The CPZ protects vital submarine electricity and telecommunication cable links between the North and South Islands. The cables form part of the High Voltage Direct Current (HVDC) inter-island link which transfers power between the North and the South Island.
Transpower’s HVDC & Power Electronics Manager Ricky Smith said fishing and anchoring are illegal within the CPZ.
“This infrastructure is critical to New Zealand and hooking or striking a cable with fishing gear or an anchor can cause serious damage or cable failure.”
Transpower is carrying out essential upgrades of the HVDC in early 2020 which will restrict the transfer of power, while also replacing a telecommunications cable in February.
“Cable damage can cost tens of millions of dollars and take many months to repair, and significantly impact power and communications for the country,” Mr Smith said.
The CPZ is monitored 24 hours a day, seven days a week by the patrol vessel Seapatroller, an on-call helicopter, shore-based long range cameras, and protection officers, with support from Maritime Police as required.

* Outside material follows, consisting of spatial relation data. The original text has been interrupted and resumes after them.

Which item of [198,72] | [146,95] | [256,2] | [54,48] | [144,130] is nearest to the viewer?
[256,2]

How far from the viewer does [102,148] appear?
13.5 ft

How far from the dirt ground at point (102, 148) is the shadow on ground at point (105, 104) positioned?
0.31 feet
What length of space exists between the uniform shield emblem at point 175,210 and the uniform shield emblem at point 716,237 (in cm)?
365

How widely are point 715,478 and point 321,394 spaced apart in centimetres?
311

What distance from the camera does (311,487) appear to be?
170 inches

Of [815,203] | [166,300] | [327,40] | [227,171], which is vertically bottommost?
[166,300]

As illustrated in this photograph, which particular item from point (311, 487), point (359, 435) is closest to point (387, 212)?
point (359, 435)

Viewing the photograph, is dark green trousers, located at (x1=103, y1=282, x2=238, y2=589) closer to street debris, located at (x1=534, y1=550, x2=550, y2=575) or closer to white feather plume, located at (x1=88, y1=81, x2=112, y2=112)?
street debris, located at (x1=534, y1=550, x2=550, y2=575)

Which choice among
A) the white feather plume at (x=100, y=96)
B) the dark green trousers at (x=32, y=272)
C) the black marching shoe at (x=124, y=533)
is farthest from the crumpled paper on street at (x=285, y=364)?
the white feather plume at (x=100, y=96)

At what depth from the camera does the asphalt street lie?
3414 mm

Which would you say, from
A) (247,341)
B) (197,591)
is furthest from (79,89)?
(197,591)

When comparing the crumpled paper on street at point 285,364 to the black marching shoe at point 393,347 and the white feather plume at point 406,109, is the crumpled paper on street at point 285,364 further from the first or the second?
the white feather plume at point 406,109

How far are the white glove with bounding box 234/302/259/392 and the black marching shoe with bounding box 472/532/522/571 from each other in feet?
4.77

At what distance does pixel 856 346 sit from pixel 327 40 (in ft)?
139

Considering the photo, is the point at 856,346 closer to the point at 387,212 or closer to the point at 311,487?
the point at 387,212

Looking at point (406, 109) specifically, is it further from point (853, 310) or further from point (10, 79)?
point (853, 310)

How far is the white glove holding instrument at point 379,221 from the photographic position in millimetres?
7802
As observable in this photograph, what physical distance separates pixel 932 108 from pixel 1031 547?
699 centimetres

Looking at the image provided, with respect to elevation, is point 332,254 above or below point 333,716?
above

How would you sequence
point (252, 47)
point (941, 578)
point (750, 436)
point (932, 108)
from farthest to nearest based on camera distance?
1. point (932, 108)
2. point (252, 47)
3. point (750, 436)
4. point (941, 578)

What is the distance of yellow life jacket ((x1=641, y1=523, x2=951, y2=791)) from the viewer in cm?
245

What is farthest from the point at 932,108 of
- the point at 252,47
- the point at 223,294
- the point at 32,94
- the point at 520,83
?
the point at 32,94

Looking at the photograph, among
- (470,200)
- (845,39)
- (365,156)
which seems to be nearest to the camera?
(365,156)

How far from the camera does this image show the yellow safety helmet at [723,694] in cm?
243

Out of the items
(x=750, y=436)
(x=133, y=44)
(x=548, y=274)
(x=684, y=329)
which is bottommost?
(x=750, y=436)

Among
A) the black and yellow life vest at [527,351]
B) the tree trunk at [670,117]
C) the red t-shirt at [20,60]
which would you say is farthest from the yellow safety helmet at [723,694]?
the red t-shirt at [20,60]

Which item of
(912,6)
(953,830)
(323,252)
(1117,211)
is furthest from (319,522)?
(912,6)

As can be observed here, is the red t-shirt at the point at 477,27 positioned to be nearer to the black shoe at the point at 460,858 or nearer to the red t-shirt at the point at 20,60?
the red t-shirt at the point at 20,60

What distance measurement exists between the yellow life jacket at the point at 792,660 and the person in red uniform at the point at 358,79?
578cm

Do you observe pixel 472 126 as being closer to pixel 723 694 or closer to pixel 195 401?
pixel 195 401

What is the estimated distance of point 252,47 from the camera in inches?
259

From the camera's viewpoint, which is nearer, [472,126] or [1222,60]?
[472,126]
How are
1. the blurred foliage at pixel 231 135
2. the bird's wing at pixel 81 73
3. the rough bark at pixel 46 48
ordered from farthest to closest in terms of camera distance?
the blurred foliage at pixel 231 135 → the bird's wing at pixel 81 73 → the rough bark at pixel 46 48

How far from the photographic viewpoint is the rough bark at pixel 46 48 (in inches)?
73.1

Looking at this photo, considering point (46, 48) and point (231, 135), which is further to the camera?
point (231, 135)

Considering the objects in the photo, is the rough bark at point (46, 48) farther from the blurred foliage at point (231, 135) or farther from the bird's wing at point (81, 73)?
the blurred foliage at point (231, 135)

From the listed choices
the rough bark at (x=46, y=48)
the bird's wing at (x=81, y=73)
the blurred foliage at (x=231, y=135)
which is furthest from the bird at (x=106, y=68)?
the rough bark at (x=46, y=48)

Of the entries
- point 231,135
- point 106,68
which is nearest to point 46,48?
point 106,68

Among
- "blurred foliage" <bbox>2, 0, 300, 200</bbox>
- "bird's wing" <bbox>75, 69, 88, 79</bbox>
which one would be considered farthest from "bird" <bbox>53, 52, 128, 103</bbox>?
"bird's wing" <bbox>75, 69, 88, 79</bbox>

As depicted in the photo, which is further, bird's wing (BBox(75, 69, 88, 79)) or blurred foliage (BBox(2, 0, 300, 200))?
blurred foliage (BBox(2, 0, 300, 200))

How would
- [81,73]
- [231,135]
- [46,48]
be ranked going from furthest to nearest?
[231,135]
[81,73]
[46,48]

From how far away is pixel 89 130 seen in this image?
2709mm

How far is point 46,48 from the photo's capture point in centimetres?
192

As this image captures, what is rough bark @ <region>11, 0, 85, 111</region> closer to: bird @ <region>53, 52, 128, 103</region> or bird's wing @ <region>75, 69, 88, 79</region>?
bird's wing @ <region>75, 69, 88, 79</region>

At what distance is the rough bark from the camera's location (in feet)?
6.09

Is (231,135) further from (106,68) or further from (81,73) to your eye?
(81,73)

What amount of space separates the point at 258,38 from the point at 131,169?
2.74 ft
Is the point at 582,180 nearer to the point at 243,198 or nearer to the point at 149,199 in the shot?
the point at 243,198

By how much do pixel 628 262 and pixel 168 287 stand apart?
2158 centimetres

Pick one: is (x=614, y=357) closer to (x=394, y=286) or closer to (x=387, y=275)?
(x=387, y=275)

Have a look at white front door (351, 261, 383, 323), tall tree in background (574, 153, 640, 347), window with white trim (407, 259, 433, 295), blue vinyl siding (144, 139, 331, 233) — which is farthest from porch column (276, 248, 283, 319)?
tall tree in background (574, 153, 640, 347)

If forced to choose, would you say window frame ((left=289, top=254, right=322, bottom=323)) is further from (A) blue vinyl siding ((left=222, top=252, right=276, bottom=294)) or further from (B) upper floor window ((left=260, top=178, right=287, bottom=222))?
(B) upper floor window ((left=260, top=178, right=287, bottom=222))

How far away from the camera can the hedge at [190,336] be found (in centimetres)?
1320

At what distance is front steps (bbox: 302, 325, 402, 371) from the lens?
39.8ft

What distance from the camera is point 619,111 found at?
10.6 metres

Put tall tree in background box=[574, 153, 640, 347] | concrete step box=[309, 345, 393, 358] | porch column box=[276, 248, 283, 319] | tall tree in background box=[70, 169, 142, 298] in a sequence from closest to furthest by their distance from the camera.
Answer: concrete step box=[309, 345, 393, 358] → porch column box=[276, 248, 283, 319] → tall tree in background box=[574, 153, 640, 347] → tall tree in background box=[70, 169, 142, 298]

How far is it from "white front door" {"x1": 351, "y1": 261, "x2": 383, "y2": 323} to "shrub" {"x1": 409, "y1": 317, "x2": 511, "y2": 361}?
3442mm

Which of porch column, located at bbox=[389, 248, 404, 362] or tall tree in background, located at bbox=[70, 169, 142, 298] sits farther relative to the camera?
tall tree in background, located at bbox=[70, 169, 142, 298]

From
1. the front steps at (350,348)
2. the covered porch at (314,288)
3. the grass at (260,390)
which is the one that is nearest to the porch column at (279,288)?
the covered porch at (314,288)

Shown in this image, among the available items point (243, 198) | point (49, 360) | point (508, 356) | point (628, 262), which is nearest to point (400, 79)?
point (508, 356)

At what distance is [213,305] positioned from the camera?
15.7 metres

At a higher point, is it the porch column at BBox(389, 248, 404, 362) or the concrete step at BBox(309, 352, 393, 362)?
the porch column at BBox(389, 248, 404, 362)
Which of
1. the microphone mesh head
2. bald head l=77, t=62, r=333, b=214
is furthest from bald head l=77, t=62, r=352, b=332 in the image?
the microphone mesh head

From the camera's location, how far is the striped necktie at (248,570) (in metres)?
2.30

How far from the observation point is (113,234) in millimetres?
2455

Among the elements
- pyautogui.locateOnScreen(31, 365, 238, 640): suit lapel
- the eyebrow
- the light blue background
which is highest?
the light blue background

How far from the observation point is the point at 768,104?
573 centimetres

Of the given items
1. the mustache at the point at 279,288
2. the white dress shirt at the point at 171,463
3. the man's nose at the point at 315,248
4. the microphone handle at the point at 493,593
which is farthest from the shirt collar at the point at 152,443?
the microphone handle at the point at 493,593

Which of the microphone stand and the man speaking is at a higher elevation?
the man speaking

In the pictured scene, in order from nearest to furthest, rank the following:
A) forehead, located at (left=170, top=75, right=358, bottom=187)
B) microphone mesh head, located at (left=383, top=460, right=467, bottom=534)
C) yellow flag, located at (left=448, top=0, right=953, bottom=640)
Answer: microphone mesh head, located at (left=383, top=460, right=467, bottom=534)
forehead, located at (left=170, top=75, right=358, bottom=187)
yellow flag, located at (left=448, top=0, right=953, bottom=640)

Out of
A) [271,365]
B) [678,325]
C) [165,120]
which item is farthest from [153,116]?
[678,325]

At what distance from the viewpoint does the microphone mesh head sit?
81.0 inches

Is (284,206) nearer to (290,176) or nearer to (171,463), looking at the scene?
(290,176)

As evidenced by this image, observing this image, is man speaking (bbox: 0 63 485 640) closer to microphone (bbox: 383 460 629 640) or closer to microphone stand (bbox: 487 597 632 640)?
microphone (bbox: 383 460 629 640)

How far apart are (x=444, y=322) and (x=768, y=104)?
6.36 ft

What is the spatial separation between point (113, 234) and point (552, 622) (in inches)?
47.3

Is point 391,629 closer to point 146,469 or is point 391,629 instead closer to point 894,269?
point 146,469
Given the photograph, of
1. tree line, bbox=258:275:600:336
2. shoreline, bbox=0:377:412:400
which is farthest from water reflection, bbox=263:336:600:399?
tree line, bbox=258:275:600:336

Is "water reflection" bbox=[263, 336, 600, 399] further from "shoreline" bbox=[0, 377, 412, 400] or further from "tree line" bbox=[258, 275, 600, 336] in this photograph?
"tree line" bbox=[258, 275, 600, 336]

CPZ Patrol Manager Ken Bedford said a key part of the job was to educate those on the water, and make sure they knew the rules.
“If you’re fishing or boating, we want you to have a great day.”
He recommended people familiarise themselves with the CPZ restrictions if they were going to be in or near the area, and ensure they had adequate tools for navigation.
“If in any doubt call the patrol vessel Seapatroller by VHF radio or on 027 4442 288,” Mr Bedford said.
More information on the CPZ can be found here.
For further information or to interview CPZ Patrol Manager Ken Bedford, please contact:
Patrick O’Meara, Senior Corporate Communications Advisor, 04 590 8626 or 021 517 029.
Note: The cables are protected under the Submarine Cables and Pipelines Protection Act 1996. Those found illegally fishing and anchoring inside the CPZ can face penalties of up to $100,000 and up to $250,000 for any damage to the cable, as well as forfeiture of the vessel involved.